Taking place over ten days in sunny East Compton, CA, “Them” portrays what happens when the Emorys, a Black family from North Carolina, move into the blindingly white suburb. From the beginning, they are met with overwhelming hostility, as the neighbors all camp outside their new home and blast their radios, sitting in the middle of the street as if they’d rather be hit by a car than have this family in their neighborhood. But Henry Emory (Ashley Thomas) and his wife Lucky (Deborah Ayorinde) agree that they’re not going to run anymore, gritting their teeth through the white noise. With Karen Stepfords like Alison Pill’s Betty leading the charge, the neighbors seek to provoke and dehumanize them while maintaining a false pleasantness toward each other. Episode one ends with the white neighbors poisoning their dog, and this disgusting act inspires Lucky to stand up to them, Henry’s gun in hand. But it only makes the neighbors turn their disgusting fear into even more vitriolic hatred.
Each of the Emorys has an arc that could sustain its own movie, but are placed in here as an intertwining saga of different descents into madness related to identity and racism. Henry starts his job as an engineer fielding all types of racist remarks at work, while being the only Black person in his office. Every time his dopey boss diminishes Henry or says something offensive, Henry doesn’t just bite his tongue, he compresses his entire being. He previously served in World War II, and has proven himself in the field, but he knows that his current environment tells him he has to roll with it. Henry’s storyline appears to be the most fleshed out, especially as his rage leads to a relationship with a supernatural figure with disturbing historical relevancy.
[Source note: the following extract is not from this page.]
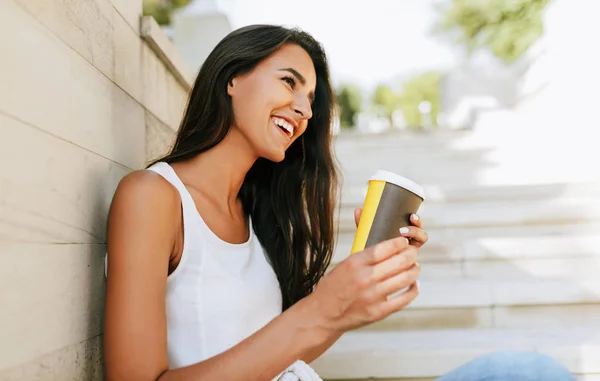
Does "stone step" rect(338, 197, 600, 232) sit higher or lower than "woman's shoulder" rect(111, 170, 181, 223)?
higher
Henry is not alone in seeing supernatural figures, as all of the other Emorys have their own interactions strange beings that reflect their inner turmoil. While dealing with her own trauma (revealed later in the story), Lucky tries to investigate what happened to other Black families who moved to the area, while going through an immense gauntlet of feelings concerning backstory that is later revealed. Meanwhile her 14-year-old daughter Ruby (Shahadi Wright Joseph) wants to be nothing like her mother, and faces her own racism at school. Then there’s young Gracie, the youngest and least developed member of the family, who has her own visions at the Emory home, related to a book she’s been learning from.